Other explanations for this trend might include a chance observation, or simply that in some individuals surviving coronary death allows expression of heretofore occult cancer. Indeed, among different individual trials, contradictory findings exist. For example, in the Treating to New Targets Study (included in this analysis), the lowest quintile of achieved LDL levels also had the lowest number of cancer deaths (6).
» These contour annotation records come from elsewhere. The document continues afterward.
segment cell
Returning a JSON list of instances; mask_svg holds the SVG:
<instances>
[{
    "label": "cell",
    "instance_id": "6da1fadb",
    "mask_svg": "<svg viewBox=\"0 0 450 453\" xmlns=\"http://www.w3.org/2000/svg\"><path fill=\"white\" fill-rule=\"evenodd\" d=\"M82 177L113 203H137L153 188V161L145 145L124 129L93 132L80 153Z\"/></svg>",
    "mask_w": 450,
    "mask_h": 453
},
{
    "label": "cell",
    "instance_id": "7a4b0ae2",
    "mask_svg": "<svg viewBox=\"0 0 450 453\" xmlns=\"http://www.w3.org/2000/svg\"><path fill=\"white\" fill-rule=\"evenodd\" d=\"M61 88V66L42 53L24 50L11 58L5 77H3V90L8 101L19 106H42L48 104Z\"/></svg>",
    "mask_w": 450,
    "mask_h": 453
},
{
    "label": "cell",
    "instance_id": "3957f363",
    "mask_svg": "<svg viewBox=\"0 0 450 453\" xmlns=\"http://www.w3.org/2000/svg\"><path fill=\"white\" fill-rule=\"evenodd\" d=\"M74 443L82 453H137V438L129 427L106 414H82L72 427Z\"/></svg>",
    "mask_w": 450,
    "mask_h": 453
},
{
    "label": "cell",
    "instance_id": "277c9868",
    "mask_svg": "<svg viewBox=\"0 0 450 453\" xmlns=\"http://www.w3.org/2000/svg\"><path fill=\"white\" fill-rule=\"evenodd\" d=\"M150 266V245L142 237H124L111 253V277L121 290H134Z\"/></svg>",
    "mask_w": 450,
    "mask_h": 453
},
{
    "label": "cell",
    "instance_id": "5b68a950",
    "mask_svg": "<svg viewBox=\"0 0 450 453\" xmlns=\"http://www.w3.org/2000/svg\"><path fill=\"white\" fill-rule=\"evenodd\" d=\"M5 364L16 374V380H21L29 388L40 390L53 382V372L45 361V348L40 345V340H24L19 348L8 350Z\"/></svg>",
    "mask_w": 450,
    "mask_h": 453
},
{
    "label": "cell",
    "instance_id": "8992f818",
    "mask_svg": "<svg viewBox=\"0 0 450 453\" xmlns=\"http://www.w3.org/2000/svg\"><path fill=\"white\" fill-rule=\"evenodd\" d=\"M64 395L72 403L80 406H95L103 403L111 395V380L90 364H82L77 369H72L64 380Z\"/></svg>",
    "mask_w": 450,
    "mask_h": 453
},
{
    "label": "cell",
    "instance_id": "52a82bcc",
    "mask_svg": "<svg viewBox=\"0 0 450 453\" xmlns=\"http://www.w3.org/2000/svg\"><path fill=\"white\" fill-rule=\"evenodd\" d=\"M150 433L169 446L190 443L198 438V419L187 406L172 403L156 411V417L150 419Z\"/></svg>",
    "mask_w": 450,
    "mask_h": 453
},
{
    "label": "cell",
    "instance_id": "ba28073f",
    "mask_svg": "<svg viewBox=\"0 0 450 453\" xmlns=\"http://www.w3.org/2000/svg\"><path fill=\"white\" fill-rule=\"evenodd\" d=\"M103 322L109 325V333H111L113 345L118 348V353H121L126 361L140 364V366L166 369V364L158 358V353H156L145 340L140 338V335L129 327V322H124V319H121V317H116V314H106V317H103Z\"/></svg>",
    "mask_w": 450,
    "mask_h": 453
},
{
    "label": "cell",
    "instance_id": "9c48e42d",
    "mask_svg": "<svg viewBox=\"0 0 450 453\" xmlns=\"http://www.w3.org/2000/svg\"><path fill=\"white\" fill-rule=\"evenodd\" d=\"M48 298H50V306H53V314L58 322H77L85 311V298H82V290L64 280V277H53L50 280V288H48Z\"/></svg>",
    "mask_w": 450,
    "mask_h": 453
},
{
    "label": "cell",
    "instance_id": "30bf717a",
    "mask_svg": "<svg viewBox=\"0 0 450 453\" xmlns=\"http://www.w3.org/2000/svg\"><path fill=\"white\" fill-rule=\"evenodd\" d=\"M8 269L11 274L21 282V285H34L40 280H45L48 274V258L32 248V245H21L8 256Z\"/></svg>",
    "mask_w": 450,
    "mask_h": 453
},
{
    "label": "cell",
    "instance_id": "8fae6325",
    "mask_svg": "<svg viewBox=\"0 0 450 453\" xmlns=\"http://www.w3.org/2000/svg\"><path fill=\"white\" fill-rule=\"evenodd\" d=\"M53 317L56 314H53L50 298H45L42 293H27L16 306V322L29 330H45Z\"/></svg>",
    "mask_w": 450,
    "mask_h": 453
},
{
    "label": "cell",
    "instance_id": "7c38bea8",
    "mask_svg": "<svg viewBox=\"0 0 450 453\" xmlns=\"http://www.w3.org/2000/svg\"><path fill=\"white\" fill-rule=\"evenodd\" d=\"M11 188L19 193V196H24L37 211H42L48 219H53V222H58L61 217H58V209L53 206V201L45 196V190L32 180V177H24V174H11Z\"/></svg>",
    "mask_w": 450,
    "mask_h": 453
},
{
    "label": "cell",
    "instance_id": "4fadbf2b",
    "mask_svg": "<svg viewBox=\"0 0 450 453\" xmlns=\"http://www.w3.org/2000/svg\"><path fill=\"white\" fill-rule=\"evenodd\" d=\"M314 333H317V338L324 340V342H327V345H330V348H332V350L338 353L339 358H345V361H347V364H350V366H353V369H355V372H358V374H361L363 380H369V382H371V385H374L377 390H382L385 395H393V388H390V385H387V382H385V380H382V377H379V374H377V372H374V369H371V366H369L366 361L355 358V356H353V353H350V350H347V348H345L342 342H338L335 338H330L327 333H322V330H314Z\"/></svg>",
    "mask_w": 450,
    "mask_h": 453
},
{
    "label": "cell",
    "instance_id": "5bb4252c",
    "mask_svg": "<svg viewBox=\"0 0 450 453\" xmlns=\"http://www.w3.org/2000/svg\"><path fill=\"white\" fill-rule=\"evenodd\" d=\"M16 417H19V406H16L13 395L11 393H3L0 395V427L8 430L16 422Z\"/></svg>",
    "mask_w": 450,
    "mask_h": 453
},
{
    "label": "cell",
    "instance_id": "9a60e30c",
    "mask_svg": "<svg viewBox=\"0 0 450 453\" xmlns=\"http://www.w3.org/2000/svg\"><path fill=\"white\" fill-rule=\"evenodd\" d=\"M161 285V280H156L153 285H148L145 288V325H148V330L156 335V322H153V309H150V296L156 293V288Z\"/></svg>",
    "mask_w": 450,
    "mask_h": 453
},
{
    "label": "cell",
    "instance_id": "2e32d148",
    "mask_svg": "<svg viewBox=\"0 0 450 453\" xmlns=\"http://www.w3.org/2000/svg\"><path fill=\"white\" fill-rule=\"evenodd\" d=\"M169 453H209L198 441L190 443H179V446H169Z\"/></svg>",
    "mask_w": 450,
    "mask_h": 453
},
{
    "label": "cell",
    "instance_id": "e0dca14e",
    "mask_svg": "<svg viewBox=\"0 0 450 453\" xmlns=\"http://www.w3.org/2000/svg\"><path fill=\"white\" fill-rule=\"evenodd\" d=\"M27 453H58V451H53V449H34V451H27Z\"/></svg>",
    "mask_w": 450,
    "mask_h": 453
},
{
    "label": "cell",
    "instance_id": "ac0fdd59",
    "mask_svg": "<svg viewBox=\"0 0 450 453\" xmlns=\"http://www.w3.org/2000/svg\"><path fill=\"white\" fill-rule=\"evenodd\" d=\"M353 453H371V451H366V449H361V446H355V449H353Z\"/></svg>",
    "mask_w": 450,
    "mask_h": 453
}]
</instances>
It is possible to address this issue further even without more trials. The investigators point out that their analysis is dependent on those studies that have published the number and types of incident cancers. Several have not. Data sets exist, however, from a large number of LDL-lowering trials, including trials of statins, other drugs, diet, and even ileal bypass surgery. If these data sets could be made available for further analyses, we would be in a better position to decide whether there might be a real problem with very low LDL cholesterol levels that should be addressed. Such an analysis could be supported, at relatively low cost, by a neutral source, such as the National Institutes of Health. Funds for such analyses could be awarded on the basis of a peer-reviewed competition with the understanding that the trial data sets would be made available for further study. This would be dependent on the willingness of those in control of these data sets to provide them. They would, of course, require financial and logistical support to do so.

As the investigators note, the findings in this study, although very provocative, can only be regarded as hypothesis generating. They are in no way definitive. They do not dictate changes in current policies or recommendations.

In the long debate over cholesterol lowering that has occurred over the past 3 decades, it has sometimes been stated that we should withhold such interventions if there is any reason to suspect that they might be harmful. The remarkably consistent clinical trials of the last 2 decades, however, have complicated such rationalizations. Withholding cholesterol-lowering therapy is itself very harmful. These current findings provide insufficient evidence that there is any problem with LDL lowering that outweighs its significant benefits on vascular disease.

Lowering LDL represents an intervention of long duration, and we must continue to be vigilant in ensuring that its benefit clearly outweighs its risk. On the other hand, we must not allow that vigilance to deny the benefits of LDL lowering to those who need it.